Christie Wilcox, writing in Scientific American raises the question of whether there are pesticide residues on organic crops as well. Well of course there are. They are just supposed to be ones approved by the organic regulators. And a 2003 paper emphasizes that “organic does not mean safe”
She notes that the recent Stanford study showed that there are no nutritional differences between organic and conventional crops. And that conventional crops have more synthetic pesticide residues than organic crops. But she points out that science does not support paying more for organic produce just to avoid synthetic pesticides.
In fact, the pesticides approved for use with organic crops are actually more dangerous. The underlying assumption of organic farming is that the pesticides and herbicides used must be “natural.” This means they must come from common botanical or mineral sources.
But “natural” in no way means “safer,” and that is her point. The word “chemicals” has taken on quite a negative connotation, especially among organic farming advocates, but everything is a chemical. And if you don’t think there are hundreds of chemicals approved for use in organic agriculture, check out the list provided by the Organic Materials Review Institute (OMRI).
As Wilcox points out, we have an abundance of natural pesticides because plants synthesize them to keep pests under control, and they are all chemicals.
In her article she compares organic-approved pyrethrum and copper sulfate with synthetic pesticides chlorpyrifos and chlorothalonil, she finds that the organic-approved pesticides were both more toxic and more chronically toxic.
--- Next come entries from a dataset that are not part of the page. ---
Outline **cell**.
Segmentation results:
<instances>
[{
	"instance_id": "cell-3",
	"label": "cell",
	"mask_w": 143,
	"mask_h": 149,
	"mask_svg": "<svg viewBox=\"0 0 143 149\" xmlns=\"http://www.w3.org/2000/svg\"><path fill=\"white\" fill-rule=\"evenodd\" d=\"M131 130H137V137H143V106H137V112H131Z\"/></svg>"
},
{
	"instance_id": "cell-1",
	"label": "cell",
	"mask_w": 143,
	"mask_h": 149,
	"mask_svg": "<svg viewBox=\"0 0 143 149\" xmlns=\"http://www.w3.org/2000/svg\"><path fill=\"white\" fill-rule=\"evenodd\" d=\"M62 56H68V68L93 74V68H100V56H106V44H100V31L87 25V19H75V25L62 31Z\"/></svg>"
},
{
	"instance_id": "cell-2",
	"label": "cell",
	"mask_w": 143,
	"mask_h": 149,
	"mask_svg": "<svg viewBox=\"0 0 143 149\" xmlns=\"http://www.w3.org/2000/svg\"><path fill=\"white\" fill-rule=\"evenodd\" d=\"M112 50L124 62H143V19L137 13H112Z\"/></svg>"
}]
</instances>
In other words, they stay around a long time. And a recent research paper showed that the organic-approved pesticides were worse for the environment and more toxic to helpful natural enemy species.
Organic-approved pesticides are just as toxic (or more toxic) than synthetic ones, and they persist in the environment for much longer. It has been found in olives and olive oil in significant quantities. And rotenone can produce symptoms of Parkinson’s disease.
But, she concludes, the amounts of pesticides of either type detected in our foods is well below the Acceptable Daily Intake (ADI). Rather it is the exposure to these pesticides by farm workers that is of significant concern.
Surprisingly, then, the pesticide residues in our foods is so small as to be quite safe. Therefore, it really doesn’t matter whether you choose organic or conventional crops. There just isn’t any difference.